However, according to the Watson Wyatt Worldwide survey, that interest in HSAs is tempered by a distinct lack of enthusiasm for the risk of higher prescription drug payments and deductibles the accounts bring with them.
A Watson Wyatt news release said the survey of nearly 1,000 health insured workers found that 29% have heard of HSAs. Six of 10 (61%) have not and one in 10 aren’t sure either way. Of those with some HSA knowledge, a third (33%) completely or mostly understand how they work while another 34% somewhat understand these plans, while the remaining survey participants have no understanding or aren’t sure.

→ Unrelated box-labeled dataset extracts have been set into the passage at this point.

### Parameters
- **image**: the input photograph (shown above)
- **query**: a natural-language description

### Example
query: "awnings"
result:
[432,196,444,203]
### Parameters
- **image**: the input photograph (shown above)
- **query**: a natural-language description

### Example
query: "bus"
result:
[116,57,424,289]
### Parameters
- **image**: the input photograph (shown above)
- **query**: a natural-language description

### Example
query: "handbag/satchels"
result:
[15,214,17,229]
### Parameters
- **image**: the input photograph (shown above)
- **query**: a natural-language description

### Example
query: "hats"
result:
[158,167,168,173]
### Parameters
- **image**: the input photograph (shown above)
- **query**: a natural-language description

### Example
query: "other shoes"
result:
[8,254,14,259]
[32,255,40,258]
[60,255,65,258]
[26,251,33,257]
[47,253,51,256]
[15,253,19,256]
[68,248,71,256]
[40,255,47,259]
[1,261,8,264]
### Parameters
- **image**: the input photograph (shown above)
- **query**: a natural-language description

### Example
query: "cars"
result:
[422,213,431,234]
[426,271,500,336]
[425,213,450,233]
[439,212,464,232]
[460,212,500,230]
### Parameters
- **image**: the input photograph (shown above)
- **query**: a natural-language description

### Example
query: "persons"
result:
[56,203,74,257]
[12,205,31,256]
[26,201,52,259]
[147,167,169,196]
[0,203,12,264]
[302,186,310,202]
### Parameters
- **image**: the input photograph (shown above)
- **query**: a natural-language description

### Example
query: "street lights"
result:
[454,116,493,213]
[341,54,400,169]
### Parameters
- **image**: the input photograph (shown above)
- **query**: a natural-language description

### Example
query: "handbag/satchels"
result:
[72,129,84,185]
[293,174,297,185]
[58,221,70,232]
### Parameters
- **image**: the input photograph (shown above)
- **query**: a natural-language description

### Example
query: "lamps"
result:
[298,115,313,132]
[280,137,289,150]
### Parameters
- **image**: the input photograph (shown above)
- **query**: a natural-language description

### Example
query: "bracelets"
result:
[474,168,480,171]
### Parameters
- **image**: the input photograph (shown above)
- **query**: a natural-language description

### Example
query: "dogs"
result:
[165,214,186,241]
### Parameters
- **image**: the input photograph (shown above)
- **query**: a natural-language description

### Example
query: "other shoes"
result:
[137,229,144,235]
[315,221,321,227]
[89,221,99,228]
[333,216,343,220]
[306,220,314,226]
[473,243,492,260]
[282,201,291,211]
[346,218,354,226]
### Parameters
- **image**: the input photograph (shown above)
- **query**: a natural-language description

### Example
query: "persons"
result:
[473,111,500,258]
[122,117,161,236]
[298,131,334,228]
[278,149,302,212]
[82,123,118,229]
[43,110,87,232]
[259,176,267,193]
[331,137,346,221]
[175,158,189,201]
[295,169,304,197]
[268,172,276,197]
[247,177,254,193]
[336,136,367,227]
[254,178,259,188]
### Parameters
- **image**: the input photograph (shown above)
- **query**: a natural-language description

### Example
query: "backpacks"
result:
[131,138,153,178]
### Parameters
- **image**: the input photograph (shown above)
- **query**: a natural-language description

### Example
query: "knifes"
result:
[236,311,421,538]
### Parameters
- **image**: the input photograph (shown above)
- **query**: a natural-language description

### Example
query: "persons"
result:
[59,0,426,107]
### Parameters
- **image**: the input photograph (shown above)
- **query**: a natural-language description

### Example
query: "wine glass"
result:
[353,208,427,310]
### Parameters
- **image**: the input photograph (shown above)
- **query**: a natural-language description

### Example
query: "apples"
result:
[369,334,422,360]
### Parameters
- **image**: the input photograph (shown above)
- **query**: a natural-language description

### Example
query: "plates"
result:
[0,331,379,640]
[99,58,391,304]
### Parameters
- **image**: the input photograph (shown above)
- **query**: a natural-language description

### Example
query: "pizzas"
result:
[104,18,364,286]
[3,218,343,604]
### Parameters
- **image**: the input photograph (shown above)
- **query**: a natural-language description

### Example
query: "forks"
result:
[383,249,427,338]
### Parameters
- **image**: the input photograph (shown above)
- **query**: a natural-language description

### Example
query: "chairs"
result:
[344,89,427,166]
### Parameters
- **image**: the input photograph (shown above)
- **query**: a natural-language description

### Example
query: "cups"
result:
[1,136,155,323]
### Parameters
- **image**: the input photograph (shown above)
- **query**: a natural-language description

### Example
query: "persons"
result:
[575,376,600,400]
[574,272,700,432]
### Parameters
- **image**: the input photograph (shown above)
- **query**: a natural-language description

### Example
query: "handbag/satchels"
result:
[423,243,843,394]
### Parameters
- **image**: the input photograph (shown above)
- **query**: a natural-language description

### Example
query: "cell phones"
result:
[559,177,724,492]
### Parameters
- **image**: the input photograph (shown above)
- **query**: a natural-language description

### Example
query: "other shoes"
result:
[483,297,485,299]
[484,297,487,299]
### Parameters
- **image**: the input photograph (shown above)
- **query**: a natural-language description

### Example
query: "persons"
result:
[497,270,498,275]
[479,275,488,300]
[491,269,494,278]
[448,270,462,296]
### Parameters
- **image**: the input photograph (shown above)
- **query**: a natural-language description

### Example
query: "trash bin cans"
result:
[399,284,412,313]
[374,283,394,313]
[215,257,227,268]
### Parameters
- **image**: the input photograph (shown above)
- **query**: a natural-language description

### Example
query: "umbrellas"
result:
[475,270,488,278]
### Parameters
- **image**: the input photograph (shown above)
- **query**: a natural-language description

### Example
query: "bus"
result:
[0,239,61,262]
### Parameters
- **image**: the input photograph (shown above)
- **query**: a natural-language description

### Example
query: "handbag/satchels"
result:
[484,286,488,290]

“It’s not surprising that many individuals haven’t yet heard of HSAs,” said Ted Chien, Watson Wyatt global director of group and health care consulting, in the news release “But the plans are likely to gain momentum this year, especially since they offer both employers and employees some hope to slow rising health care costs.”
Participant understanding varies greatly by income. Those with higher incomes are more likely to know about HSAs. A scant 14% of respondents who earn less than $35,000 have ever heard of HSAs, compared with 41% who earn more than $75,000.
After receiving an explanation of how HSAs work, individuals responded favorably to certain HSA features. Sixty percent of participants think having control of HSA funds, even after they leave their current employer would be an extremely important benefit while more than half (55%) lower premiums are also an important benefit.
But what did get workers’ blood pressure up were some of the HSA features especially relating to out-of-pocket costs. Two-thirds (66%) find having to pay the full price of prescription drugs before meeting the high deductible extremely not to their liking and 57% expressed similar opinions about paying higher deductibles in general. When asked to identify the most influential factor to consider when deciding to enroll in an HSA, more respondents (36%) cited “maximum out-of-pocket costs” than anything else.
Many individuals favor paying higher deductibles in exchange for lower health care premiums, but within certain limits. Just over half (52%) would be interested in a plan that has somewhat low premiums and a somewhat high deductible and only 9% would like a plan with very low premiums and a very high deductible.